Lakota / Dakota / Sioux
For decades peace poles were made with the translation below that was called Lakota Sioux.
Someone in Chicago who has some contact with the Lakota people was having me make a 7-sided copper peace pole with a Lakota translation on it and told me that some Lakota regard it as an insult to have the name of their language attached to Sioux in that way. So I looked into it further and came up with a new translation for Lakota. And for Dakota. How I got them is written below.
Dakota and Lakota are so similar that most linguists consider
them dialects of the same language, like the difference between British and
American English. For Lakota I had three translations for the word peace:
wowahwa, wowanwa, and wolakota.
Lakota is one of the languages that does not have a word for Peace. The mega linguist located translations of books and compared passages in them with translations in other languages to see how many times various translators chose which words to represent Peace in differing contexts. For Lakota he settled on “wowanwa,” which is a legitimate choice. Internet searches on that word show it printed on tee shirts as the Lakota word for peace. Other sites with vocabulary lists picked it as the Lakota word for peace.
However, there were no American Indians naming non-profit organizations “wowanawa” or establishing websites with that word in the URL, but there were for the word Wolakota. Wowanwa a valid choice and is used by many people, but below is why we chose Wolakota.
These are two academic websites that list "wolakota" as their
choice for the translation of the word Peace into Lakota.
The next two sites are among those that show what the word
means to people who speak that language.
But what about Dakota?
All the information I found said that Dakota was the same as Lakota. But I suspected that using Wolakota for the Dakota translation might not be the best idea because the word “Lakota” is spelled out within that word. In the absence of other information, I would have picked the "wowanwa" for Dakota as so many others have. But I wrote about the issue to a college that was ordering a peace pole with Lakota and Dakota on it. They were in the region where the Dakota lived. People often choose languages that represent people in their area and so sometimes can be good sources for such information.

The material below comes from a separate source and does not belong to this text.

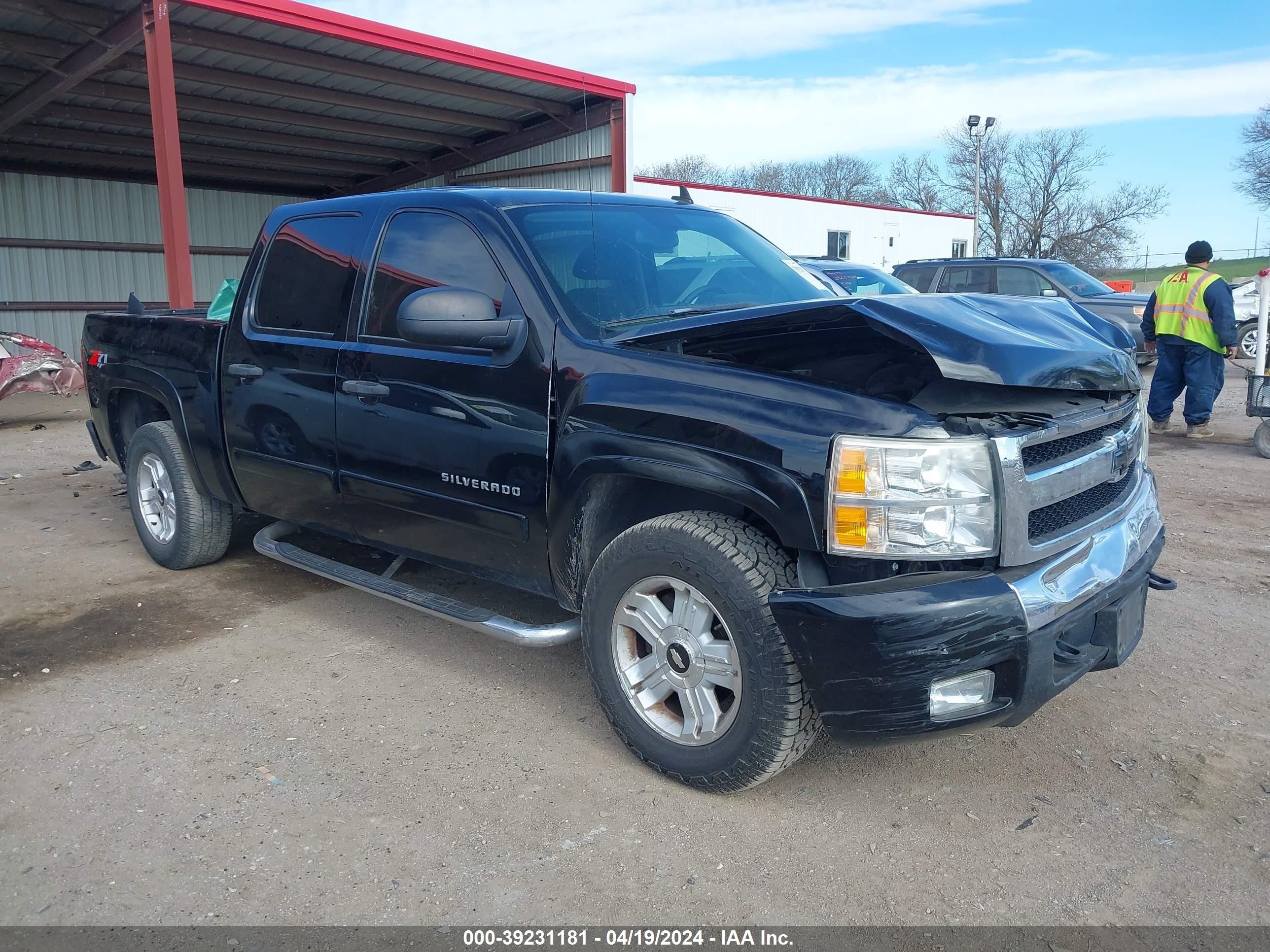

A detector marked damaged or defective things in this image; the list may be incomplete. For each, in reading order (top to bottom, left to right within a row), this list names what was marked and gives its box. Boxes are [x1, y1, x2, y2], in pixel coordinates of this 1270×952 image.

They wrote back that their Native American ethnic student services director, who they believe is Dakota herself, said that in her opinion the best word for Peace in Lakota is "Wolakota" and, no surprise, that the equivalent word in Dakota is "Wodakota." She described it as meaning something like "wellness of our people," and community or harmony or unity for those nations, and also as a frame mind, a way of living, a philosophy for life, the way they carry themselves - peace of mind. The Russian mega linguist says that in most languages people pick words that mean "not war" or "no conflict" when trying to translate Peace, rather than terms of wellbeing or unity. So Wolakota doesn’t translate exactly to Peace, but does appear to be the choice of people who speak that language.
She also said that there should be an accent over the first "o" in both translations. So their college got the translations with those accents.
A state supreme court judge was interested in the issue for a translation for a peace pole (not his first - he gives them as gifts). He previously had proved to be an excellent locator of such information. Through a string of contacts he got feedback from a teacher of the Lakota language at the Red Cloud Indian School who said that to be correct it needed to have the “h” shortened and a hacheck (a shortened “v”) put over that "h." The teacher did not mention an accent over the “o.” Neither did anyone else. No one else ever mentioned the hacheck either, but the source was someone who teaches the language. So I deferred to this person’s thought on the subject. Since the websites created by Lakota people use neither the accent nor the hacheck when spelling wolakota, I think it is acceptable without either, but their not using it might be the result of the limitations of computer keyboards. Since a native teacher of the language corrected that, I defer to that. So the judge got the translation without the accent but with the shortened "h" with the hachek over it and, until better information is presented, that is the default way I offer the translation. Although, that I am happy to change it for your peace pole if you have other thoughts.